As mudanças sociais promovidas principalmente pelo isolamento social criam um ambiente facilitador para o desenvolvimento de diversas psicopatologias, dentre elas os transtornos alimentares, especialmente em pessoas com preocupações anteriores em relação à imagem corporal e ao comportamento alimentar. Em recente pesquisa, o grupo de pesquisadores liderados pela professora Rachel F. Rodgers (Northeastern University) defende a ideia de que há três grupo principais de gatilhos que contribuem para a exacerbação desse tipo de adoecimento psíquico.
O primeiro está relacionado com a interrupção e a restrição das atividades rotineiras, como, por exemplo, ir para o local de trabalho e/ou estudo.
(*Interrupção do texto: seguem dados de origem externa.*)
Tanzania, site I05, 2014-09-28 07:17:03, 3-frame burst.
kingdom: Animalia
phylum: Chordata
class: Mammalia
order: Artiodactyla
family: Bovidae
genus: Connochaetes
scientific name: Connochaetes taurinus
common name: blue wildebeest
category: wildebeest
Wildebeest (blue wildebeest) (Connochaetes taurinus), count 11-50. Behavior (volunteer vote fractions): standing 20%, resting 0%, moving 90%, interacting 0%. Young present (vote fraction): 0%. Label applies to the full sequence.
A ausência de uma rotina clara e bem definida, auxiliada por marcadores temporais e espaciais, torna mais difícil a organização da alimentação, ampliando o número de visitas à geladeira. Além disso, a redução da frequência de atividade física e da qualidade do sono são fatores de risco relevantes. Sem contar a importância do suporte social, que acabou ficando restrito por causa do distanciamento social.
O segundo fator exposto pelos pesquisadores aponta que as redes sociais também têm um papel crucial no aumento do número de indivíduos com os transtornos alimentares, em especial devido ao contato com postagens que reforçam ideias de uma cultura magra e diet, sem contar os inúmeros anúncios de comida. Isolados em casa, não é de se estranhar que todos nós estejamos ainda mais conectados às mídias sociais que bombardeiam seus usuários com imagens perfeitas de corpos magros e de pessoas que seguem uma rotina impecável de alimentação e exercícios, mesmo em tempos de pandemia. Tal ilusão transmitida no mundo virtual pode gerar no interlocutor um sentimento de culpa e fracasso por não conseguir se encaixar neste modelo, atuando como mais um gatilho para comportamentos alimentares disfuncionais.
Por fim, o terceiro aspecto se relaciona com o estresse emocional proveniente da exposição excessiva a notícias sobre óbitos, infecções, entre outras fatalidades sociais e econômicas provenientes da pandemia. Tudo isso aumenta a probabilidade, por exemplo, de episódios de compulsão alimentar, especialmente em indivíduos que já possuem histórico de transtorno mental, figurando o ato de comer como uma resposta subjetiva à ansiedade e ao estresse.
Em resumo, além de potencializar os fatores de risco para o desenvolvimento de transtornos alimentares, a pandemia enfraqueceu fatores protetivos, como o apoio social, a rotina de trabalho e estudos fora de casa e a organização alimentar. Para além de piadas, precisamos escutar quem está em sofrimento, criando novas redes de apoio e, claro, recomendando acompanhamento profissional, quando necessário. Dessa forma, “juntos ganhamos”! E, aqui, caro leitor, refiro-me a espaços de escuta e de acolhimento num momento tão delicado.